The following information was provided by a journalist with The Daily Gleaner in Kingston, Jamaica (21 June 1994). The term "Posses" was first used by American and British writers to "sensationalize what are basically drug-related gangs and their activities in Jamaica." The Posses became involved in party politics by supporting particular political parties or candidates in the 1970s. However, they have shifted their focus from politics to criminal activities in the inner cities of Jamaica, where they have concentrated on the drug trade and related activities. Some foreign reporters have tried to link the Jamaican Posses to drug-related and other criminal activities in North America, but the source was uncertain about such links. He stated that the Jamaican gangs are Jamaican-based and they are not capable of managing crime networks around North America.

The source stated that the Jamaican government does not appear to be in control of the situation. The government has responded with increased use of police, but the police are not adequately equipped to fight crime in the country. In short, the government has been "paying lip service" to the problem of crime prevention in Jamaica. While the government makes regular announcements on its plans or intentions to combat crime, its actions stop at these public announcements. The crime rate related to gang activity in Jamaica has not receded, an indication that the government's response to these activities is ineffective. For instance, the number of people murdered in drug and gang-related activities in Jamaica is expected to reach 700 this year, an increase from last year's figure of slightly more than 600.

The failure of government initiatives to fight crime can be attributed to poverty. The cost of basic necessities in Jamaica is constantly on the rise, and people are unable to make ends meet with their meagre incomes. This situation makes crime more attractive. The source stated that he was not in any way trying to justify crime.

Nonetheless, he believed that unless the government begins to seriously tackle the economic problems of Jamaica, it will continue to fight the consequences rather than the root causes of crime in the country.
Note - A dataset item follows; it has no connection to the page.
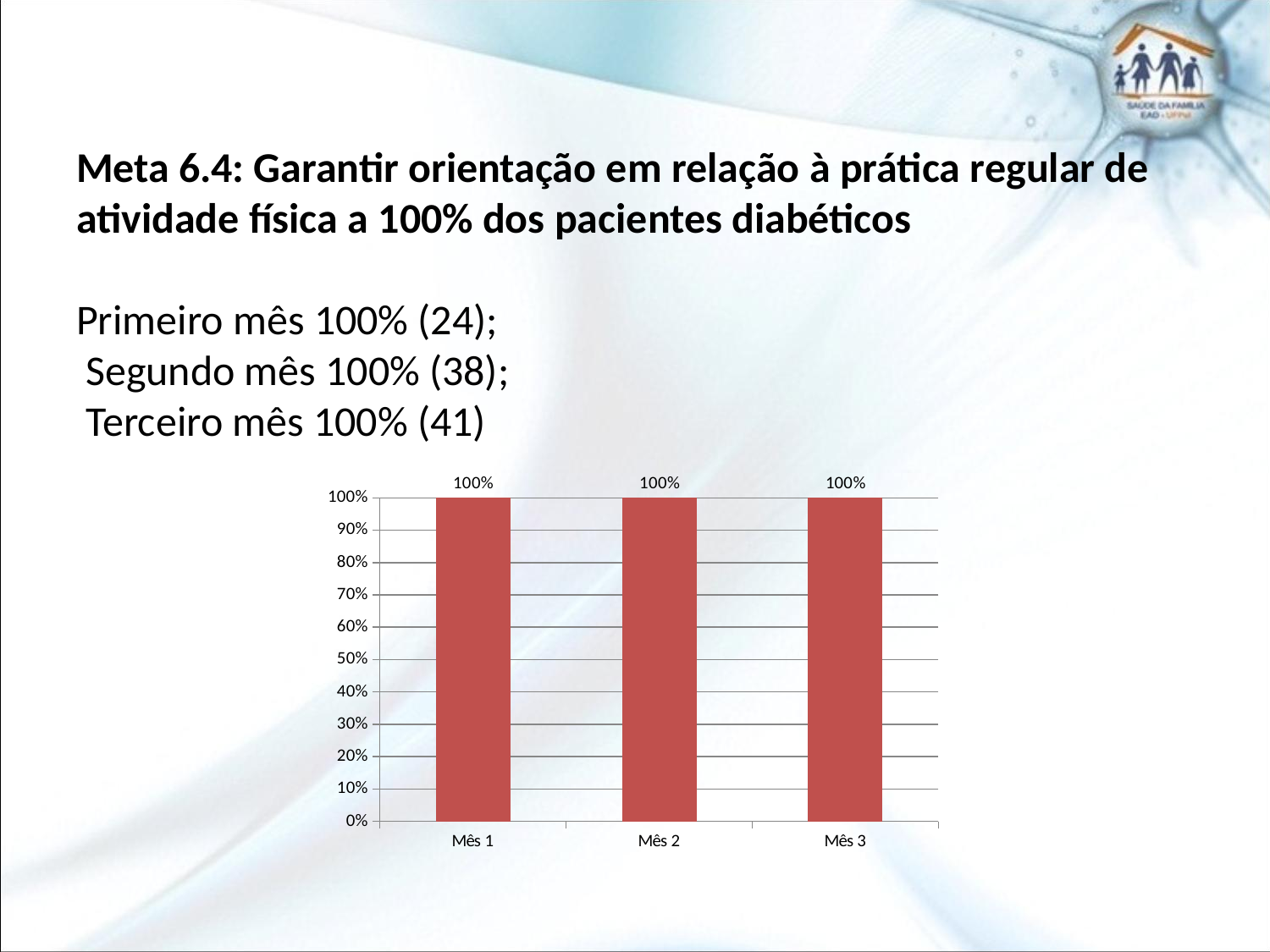
What kind of chart is shown on the slide? bar chart What is the value for Mês 2? 100% What is the value for Mês 1? 100% What is the highest value shown on the y axis of the chart? 100% What colour are the bars in the chart? red How many categories are shown on the x axis of the chart? 3 What is the value for Mês 3? 100% Do the values rise, fall or stay the same from Mês 1 to Mês 3? stay the same What is the difference between the values for Mês 3 and Mês 1? 0% Is the value for Mês 2 greater or less than 50%? greater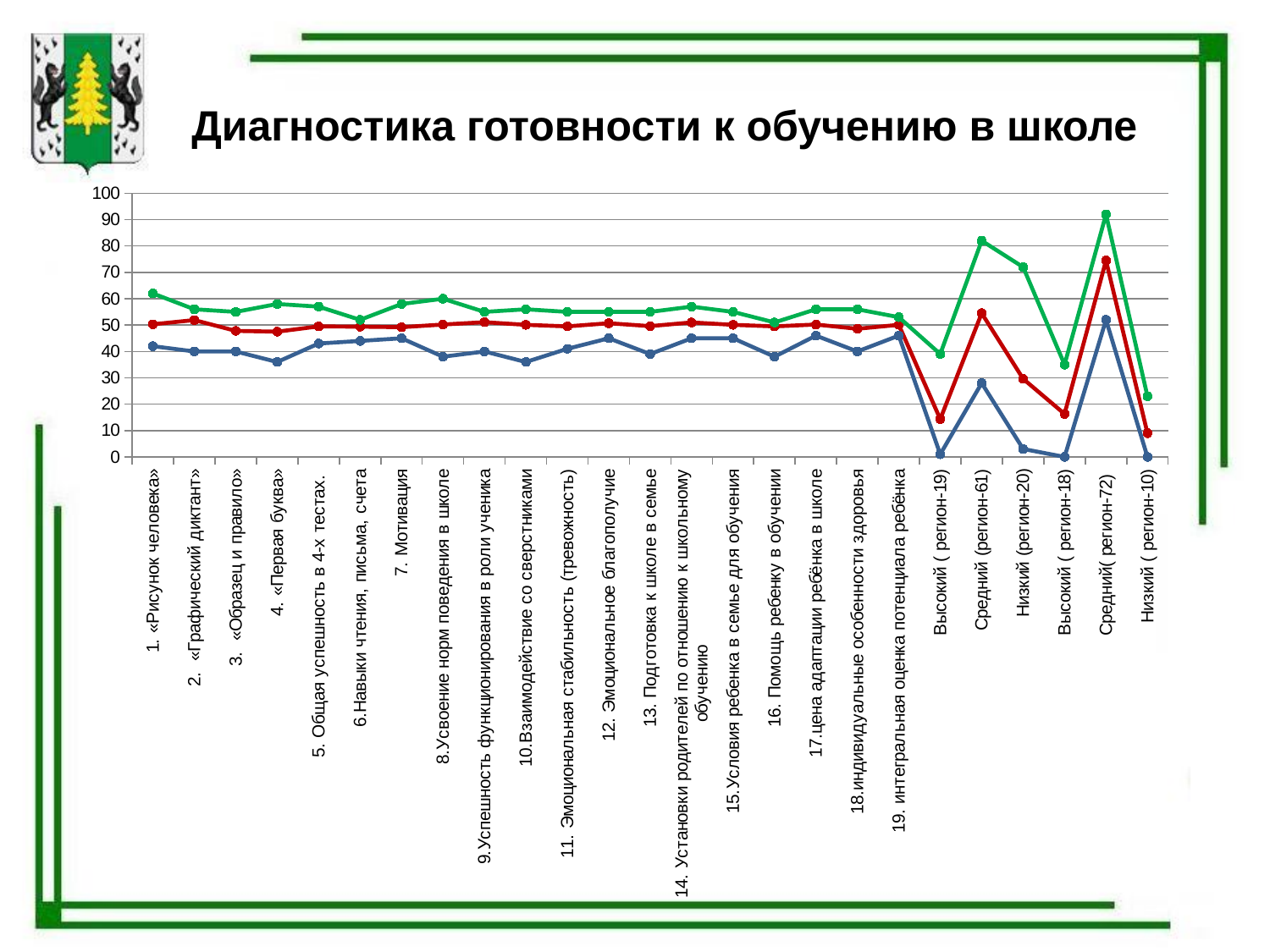
How many categories are shown along the x axis of the chart? 25 At which category does the green line reach its highest value? Средний( регион-72) For the green line, which is higher: the value at «Средний (регион-61)» or at «Низкий (регион-20)»? Средний (регион-61) Is the green line's value for «Низкий ( регион-10)» greater or less than 30? less Is the blue line's value for «4. «Первая буква»» greater or less than 40? less Is the green line's value for «8.Усвоение норм поведения в школе» greater or less than 50? greater What kind of chart is shown on the slide? line chart What is the title of the slide's chart? Диагностика готовности к обучению в школе How many lines (series) are plotted on the chart? 3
The government's resort to regular announcements of crime-fighting plans is an attempt to reassure a public, which is already cynical about the government's ability to fight crime. The Jamaican public is aware that the government has been losing the battle against crime in the streets of its slums. The DIRB is unable to corroborate this information at the present time.

This response was prepared after researching publicly accessible information currently available to the DIRB within time constraints. This response is not, and does not purport to be, conclusive as to the merit of any particular claim to refugee status or asylum.


Journalist with The Daily Gleaner, Kingston. 21 June 1994. Telephone interview.